Conseguindo desvencilhar-se do rival, Eugênio, rápido como um veado, se apoderou de uma faca que a pressa de algum inimigo em fugir, ali abandonara, e, sem mais delongas, avançou para o adversário. A desigualdade da luta era agora mais que patente.
Clementino quis ainda resistir. Com os braços, procurou inutilizar as arremetidas do negro. Mas ia cedendo-lhe o campo, recuando, recuando sempre... Nem percebeu que tocava a extremidade do terreiro, que um pequeno fosso limitava. A terra faltou-lhe debaixo dos pés e o colosso tombou para não mais se erguer. É que Eugênio, aproveitando o ensejo da queda, lhe cravara a faca em pleno peito. Foi uma morte que todos lastimaram. O capitão... esse jurou que voltaria, para vingar a afronta daquele derrota e a morte de Clementino. Não se se cumpriu a palavra.
Acompanhamos agora o portuguesinho, já nosso conhecido.
Aproveitando uma ocasião em que a luta era mais intensa, fugiu sem ser notado. E em tão más condições o fez que o único caminho desimpedido era o brejo das tabuas. Mas ele não teve a menor hesitação. Embarafustou por entre o tabual. Os seus grossos sapatões ferrados, semelhante ao cavalo de Átila, no lugar em que pisava, não consentiam que a tabua ficasse de pé. Chapinhando na lama, curvado para não ser pressentido, o pobre do homem passou um quarto de hora aziago. E, como não há mal que sempre dure, conseguiu chegar, por fim, à margem oposta. De lá, ainda relanceou os olhos para trás. O espetáculo que se lhe deparou não foi dos mais animadores, porque o homenzinho, apesar de muito cansado, tirou da sua contemplação forças para ganhar uma derrubada nova de café. Saltando os grossos troncos de madeira, que lhe obstruíam a passagem, descobriu um esconderijo, onde se determinou passar o resto do dia, esperando a noite, para regressar à fazenda. Ainda aí não foi feliz o mísero minhoto.
Temendo ser surpreendido à noite, em casa, por nova escolta, Eugênio, à tardinha, se dirigiu para o sítio, muito seu conhecido (ora ocupado pelo nosso homem) a fim de lá passar, tranquilo, as horas da noite. Imaginem qual não foi a sua surpresa ao encontrá-lo habitado. Não quero falar da do nosso amigo, porque essa teve a agravante de se manifestar acompanhada de um certo pavor, que o levou a pedir, aos pés de Eugênio, lhe poupasse a vida. O aspecto do suplicante infundia compaixão. Sujo de lama quase até a cintura, todo rasgado, com escoriações pela face, era um destroço humano. Eugênio se compadeceu, mas quis se divertir à custa dele, apontando-lhe ao peito o cano de uma velha garrucha vazia, dizendo-lhe que era chegado o seu último momento.
Aqui cessa o papel do narrador, porque a decência exige que calemos o que se seguiu à ameaça.
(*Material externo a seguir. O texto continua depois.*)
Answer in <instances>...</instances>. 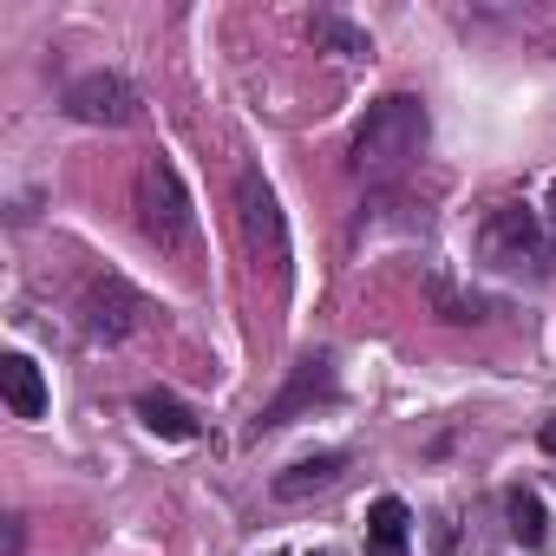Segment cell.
<instances>
[{
  "instance_id": "obj_1",
  "label": "cell",
  "mask_w": 556,
  "mask_h": 556,
  "mask_svg": "<svg viewBox=\"0 0 556 556\" xmlns=\"http://www.w3.org/2000/svg\"><path fill=\"white\" fill-rule=\"evenodd\" d=\"M419 151H426V105L406 99V92L380 99V105L361 118V131H354V170H361L367 184H393Z\"/></svg>"
},
{
  "instance_id": "obj_2",
  "label": "cell",
  "mask_w": 556,
  "mask_h": 556,
  "mask_svg": "<svg viewBox=\"0 0 556 556\" xmlns=\"http://www.w3.org/2000/svg\"><path fill=\"white\" fill-rule=\"evenodd\" d=\"M236 223H242L255 275H268V289L282 295L289 289V223H282V203H275V190H268L262 170L236 177Z\"/></svg>"
},
{
  "instance_id": "obj_3",
  "label": "cell",
  "mask_w": 556,
  "mask_h": 556,
  "mask_svg": "<svg viewBox=\"0 0 556 556\" xmlns=\"http://www.w3.org/2000/svg\"><path fill=\"white\" fill-rule=\"evenodd\" d=\"M131 203H138V229L157 249H190L197 242V210H190V190H184V177H177L170 157H144Z\"/></svg>"
},
{
  "instance_id": "obj_4",
  "label": "cell",
  "mask_w": 556,
  "mask_h": 556,
  "mask_svg": "<svg viewBox=\"0 0 556 556\" xmlns=\"http://www.w3.org/2000/svg\"><path fill=\"white\" fill-rule=\"evenodd\" d=\"M66 112H73L79 125H131V118H138V92H131L118 73H86V79H73Z\"/></svg>"
},
{
  "instance_id": "obj_5",
  "label": "cell",
  "mask_w": 556,
  "mask_h": 556,
  "mask_svg": "<svg viewBox=\"0 0 556 556\" xmlns=\"http://www.w3.org/2000/svg\"><path fill=\"white\" fill-rule=\"evenodd\" d=\"M138 321H144V295L131 282H118V275H92V289H86V328L99 341H125Z\"/></svg>"
},
{
  "instance_id": "obj_6",
  "label": "cell",
  "mask_w": 556,
  "mask_h": 556,
  "mask_svg": "<svg viewBox=\"0 0 556 556\" xmlns=\"http://www.w3.org/2000/svg\"><path fill=\"white\" fill-rule=\"evenodd\" d=\"M484 255L491 262H504V268H523V262H536V216L523 210V203H497L491 216H484Z\"/></svg>"
},
{
  "instance_id": "obj_7",
  "label": "cell",
  "mask_w": 556,
  "mask_h": 556,
  "mask_svg": "<svg viewBox=\"0 0 556 556\" xmlns=\"http://www.w3.org/2000/svg\"><path fill=\"white\" fill-rule=\"evenodd\" d=\"M341 471H348V452H321V458H302V465H289L282 478H275V497H282V504L321 497V491H334V484H341Z\"/></svg>"
},
{
  "instance_id": "obj_8",
  "label": "cell",
  "mask_w": 556,
  "mask_h": 556,
  "mask_svg": "<svg viewBox=\"0 0 556 556\" xmlns=\"http://www.w3.org/2000/svg\"><path fill=\"white\" fill-rule=\"evenodd\" d=\"M406 536H413V510L400 497H374V510H367V556H406Z\"/></svg>"
},
{
  "instance_id": "obj_9",
  "label": "cell",
  "mask_w": 556,
  "mask_h": 556,
  "mask_svg": "<svg viewBox=\"0 0 556 556\" xmlns=\"http://www.w3.org/2000/svg\"><path fill=\"white\" fill-rule=\"evenodd\" d=\"M0 387H8L14 419H40V413H47V380H40V367H34L27 354H8V361H0Z\"/></svg>"
},
{
  "instance_id": "obj_10",
  "label": "cell",
  "mask_w": 556,
  "mask_h": 556,
  "mask_svg": "<svg viewBox=\"0 0 556 556\" xmlns=\"http://www.w3.org/2000/svg\"><path fill=\"white\" fill-rule=\"evenodd\" d=\"M328 387H334V374H328V361H308V367L295 374V387H289L282 400H275V406H268V413L255 419V432H275V426H289V413H302V406H308V400H321Z\"/></svg>"
},
{
  "instance_id": "obj_11",
  "label": "cell",
  "mask_w": 556,
  "mask_h": 556,
  "mask_svg": "<svg viewBox=\"0 0 556 556\" xmlns=\"http://www.w3.org/2000/svg\"><path fill=\"white\" fill-rule=\"evenodd\" d=\"M138 419H144V432H157V439H197V413L190 406H177L170 393H138Z\"/></svg>"
},
{
  "instance_id": "obj_12",
  "label": "cell",
  "mask_w": 556,
  "mask_h": 556,
  "mask_svg": "<svg viewBox=\"0 0 556 556\" xmlns=\"http://www.w3.org/2000/svg\"><path fill=\"white\" fill-rule=\"evenodd\" d=\"M504 517H510V536H517L523 549H543V536H549V517H543L536 491H510V497H504Z\"/></svg>"
},
{
  "instance_id": "obj_13",
  "label": "cell",
  "mask_w": 556,
  "mask_h": 556,
  "mask_svg": "<svg viewBox=\"0 0 556 556\" xmlns=\"http://www.w3.org/2000/svg\"><path fill=\"white\" fill-rule=\"evenodd\" d=\"M315 40H328L334 53H374V47H367V34H361V27H348V21H334V14H315Z\"/></svg>"
},
{
  "instance_id": "obj_14",
  "label": "cell",
  "mask_w": 556,
  "mask_h": 556,
  "mask_svg": "<svg viewBox=\"0 0 556 556\" xmlns=\"http://www.w3.org/2000/svg\"><path fill=\"white\" fill-rule=\"evenodd\" d=\"M536 439H543V452H556V419H543V432H536Z\"/></svg>"
},
{
  "instance_id": "obj_15",
  "label": "cell",
  "mask_w": 556,
  "mask_h": 556,
  "mask_svg": "<svg viewBox=\"0 0 556 556\" xmlns=\"http://www.w3.org/2000/svg\"><path fill=\"white\" fill-rule=\"evenodd\" d=\"M549 242H556V190H549Z\"/></svg>"
},
{
  "instance_id": "obj_16",
  "label": "cell",
  "mask_w": 556,
  "mask_h": 556,
  "mask_svg": "<svg viewBox=\"0 0 556 556\" xmlns=\"http://www.w3.org/2000/svg\"><path fill=\"white\" fill-rule=\"evenodd\" d=\"M315 556H328V549H315Z\"/></svg>"
},
{
  "instance_id": "obj_17",
  "label": "cell",
  "mask_w": 556,
  "mask_h": 556,
  "mask_svg": "<svg viewBox=\"0 0 556 556\" xmlns=\"http://www.w3.org/2000/svg\"><path fill=\"white\" fill-rule=\"evenodd\" d=\"M268 556H275V549H268Z\"/></svg>"
}]
</instances>
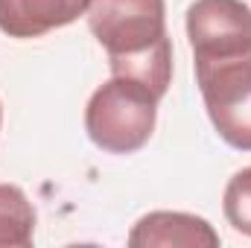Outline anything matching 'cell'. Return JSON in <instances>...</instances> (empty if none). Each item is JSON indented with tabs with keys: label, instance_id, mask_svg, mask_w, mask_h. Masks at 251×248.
Here are the masks:
<instances>
[{
	"label": "cell",
	"instance_id": "1",
	"mask_svg": "<svg viewBox=\"0 0 251 248\" xmlns=\"http://www.w3.org/2000/svg\"><path fill=\"white\" fill-rule=\"evenodd\" d=\"M88 26L108 53L111 76L140 79L164 99L173 82L164 0H91Z\"/></svg>",
	"mask_w": 251,
	"mask_h": 248
},
{
	"label": "cell",
	"instance_id": "2",
	"mask_svg": "<svg viewBox=\"0 0 251 248\" xmlns=\"http://www.w3.org/2000/svg\"><path fill=\"white\" fill-rule=\"evenodd\" d=\"M161 97L131 76H111L102 82L85 108V131L102 152L131 155L143 149L155 131Z\"/></svg>",
	"mask_w": 251,
	"mask_h": 248
},
{
	"label": "cell",
	"instance_id": "3",
	"mask_svg": "<svg viewBox=\"0 0 251 248\" xmlns=\"http://www.w3.org/2000/svg\"><path fill=\"white\" fill-rule=\"evenodd\" d=\"M193 64L213 128L228 146L251 152V47L193 59Z\"/></svg>",
	"mask_w": 251,
	"mask_h": 248
},
{
	"label": "cell",
	"instance_id": "4",
	"mask_svg": "<svg viewBox=\"0 0 251 248\" xmlns=\"http://www.w3.org/2000/svg\"><path fill=\"white\" fill-rule=\"evenodd\" d=\"M193 59L228 56L251 47V9L243 0H196L187 9Z\"/></svg>",
	"mask_w": 251,
	"mask_h": 248
},
{
	"label": "cell",
	"instance_id": "5",
	"mask_svg": "<svg viewBox=\"0 0 251 248\" xmlns=\"http://www.w3.org/2000/svg\"><path fill=\"white\" fill-rule=\"evenodd\" d=\"M131 248H216L219 234L201 216L178 210H155L137 219L128 234Z\"/></svg>",
	"mask_w": 251,
	"mask_h": 248
},
{
	"label": "cell",
	"instance_id": "6",
	"mask_svg": "<svg viewBox=\"0 0 251 248\" xmlns=\"http://www.w3.org/2000/svg\"><path fill=\"white\" fill-rule=\"evenodd\" d=\"M91 0H0V32L9 38H41L73 24Z\"/></svg>",
	"mask_w": 251,
	"mask_h": 248
},
{
	"label": "cell",
	"instance_id": "7",
	"mask_svg": "<svg viewBox=\"0 0 251 248\" xmlns=\"http://www.w3.org/2000/svg\"><path fill=\"white\" fill-rule=\"evenodd\" d=\"M35 234V207L15 184H0V248H29Z\"/></svg>",
	"mask_w": 251,
	"mask_h": 248
},
{
	"label": "cell",
	"instance_id": "8",
	"mask_svg": "<svg viewBox=\"0 0 251 248\" xmlns=\"http://www.w3.org/2000/svg\"><path fill=\"white\" fill-rule=\"evenodd\" d=\"M222 210L234 231L251 237V167L240 170L228 181L225 196H222Z\"/></svg>",
	"mask_w": 251,
	"mask_h": 248
},
{
	"label": "cell",
	"instance_id": "9",
	"mask_svg": "<svg viewBox=\"0 0 251 248\" xmlns=\"http://www.w3.org/2000/svg\"><path fill=\"white\" fill-rule=\"evenodd\" d=\"M0 125H3V108H0Z\"/></svg>",
	"mask_w": 251,
	"mask_h": 248
}]
</instances>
O certo é que o portuguesinho ficava fulo de raiva, quando se aludia a esse fato.
João das Chagas


Conto escrito especialmente para O Jornal, preservado em datiloscrito.

O datiloscrito traz E na- há, que me parece mero erro de datilografia.

Trata-se, com certeza, da palavra esquerda, apesar de faltar-lhe a última sílaba, que estaria na linha seguinte.

As palavras de Eugênio estão na entrelinha superior.

A palavra vou está repetida. E o contexto não dá nenhum sentido a essa repetição.